● **Your tasks**
a) Answer each question from the Azure Data Factory thread:
(i) In what environment is a Data Flow executed at runtime?
(ii) With what does Copy activity have many limitations?
(iii) Which built-in features of the Data Flow Activity are given as examples?
b) Reproduce the passage of the Azure Data Factory thread that starts at the words "Copy activity could be used for" and stops after the words "from a Pipeline.".

● **Page excerpt**
Reputation: 9073
I do not understand the difference between dataflow and pipeline in Azure Data Factory.
I have read and see DataFlow can Transform Data without writing any line of code.
But I have made a pipeline and this is exactly the same thing.
Thanks
Upvotes: 17
Views: 19641
Reputation: 23782
Firstly, dataflow activity need to be executed in the pipeline. So I suspect that you are talking about the copy activity and dataflow activity as both of them are used for transferring data from source to sink.
I have read and see DataFlow can Transform Data without writing any line of code.
Your could see the overview of Data Flow. Data flow allows data engineers to develop graphical data transformation logic without writing code. All data transfer steps are based on visual interfaces.
I have made a pipeline and this is exactly the same thing.
Copy activity could be used for data transmission. However, it has many limitations with column mapping. So,if you just need simple and pure data transmission, Copy Activity could be used. In order to further meet the personalized needs, you could find many built-in features in the Data Flow Activity. For example, Derived column, Aggregate,Sort etc.
Upvotes: 4
Reputation: 7728
A Pipeline is an orchestrator and does not transform data. It manages a series of one or more activities, such as Copy Data or Execute Stored Procedure. Data Flow is one of these activity types and is very different from a Pipeline.
Data Flow performs row and column level transformations, such as parsing values, calculations, adding/renaming/deleting columns, even adding or removing rows. At runtime a Data Flow is executed in a Spark environment, not the Data Factory execution runtime.
A Pipeline can run without a Data Flow, but a Data Flow cannot run without a Pipeline.
Upvotes: 28

● **Dataset section**
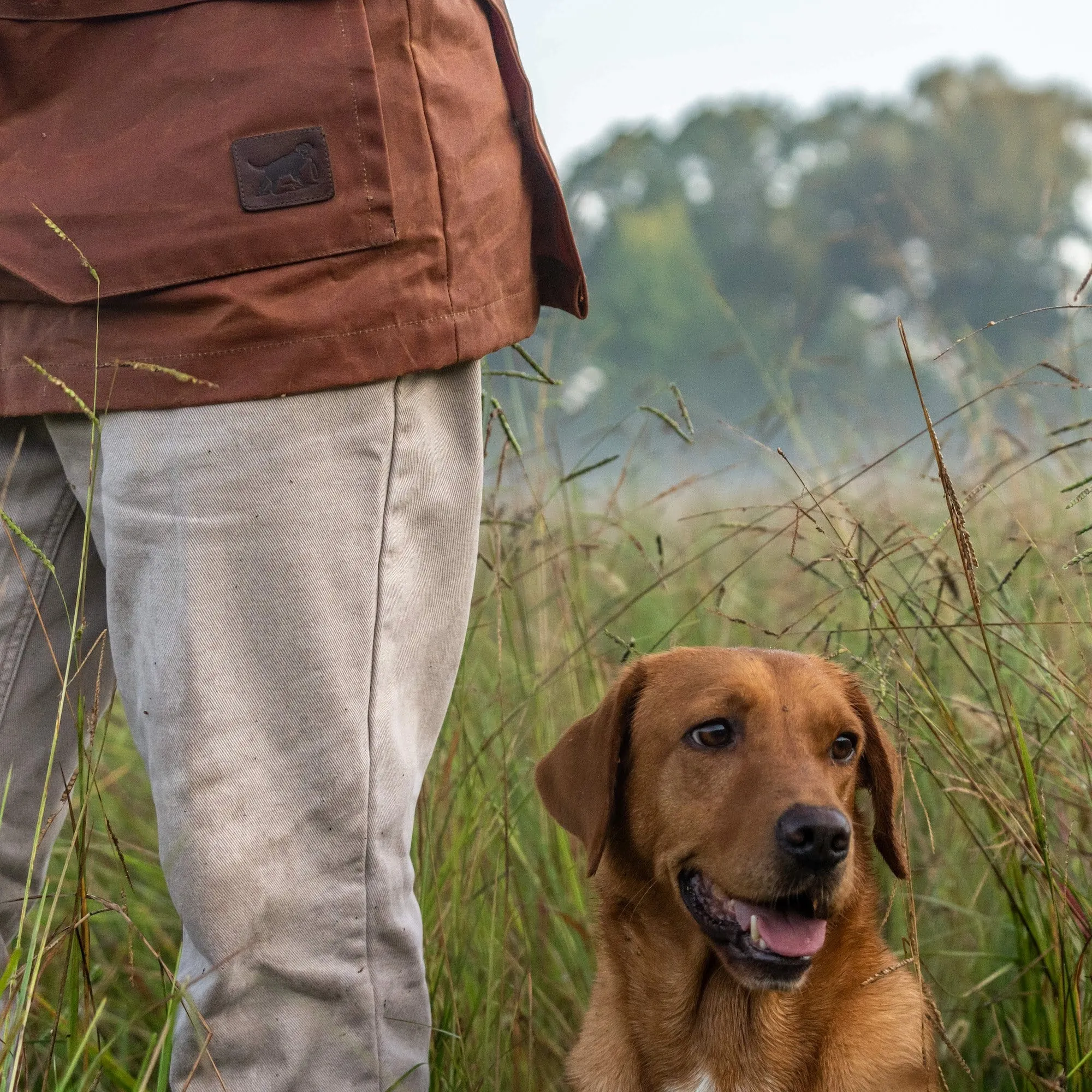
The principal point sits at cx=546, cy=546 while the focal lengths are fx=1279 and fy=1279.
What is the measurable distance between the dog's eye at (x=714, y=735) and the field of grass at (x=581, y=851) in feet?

● **Final results**
a)
(i) A Spark environment, not the Data Factory execution runtime.
(ii) Column mapping.
(iii) Derived column, Aggregate and Sort.

b)
Copy activity could be used for data transmission. However, it has many limitations with column mapping. So,if you just need simple and pure data transmission, Copy Activity could be used. In order to further meet the personalized needs, you could find many built-in features in the Data Flow Activity. For example, Derived column, Aggregate,Sort etc.
Upvotes: 4
Reputation: 7728
A Pipeline is an orchestrator and does not transform data. It manages a series of one or more activities, such as Copy Data or Execute Stored Procedure. Data Flow is one of these activity types and is very different from a Pipeline.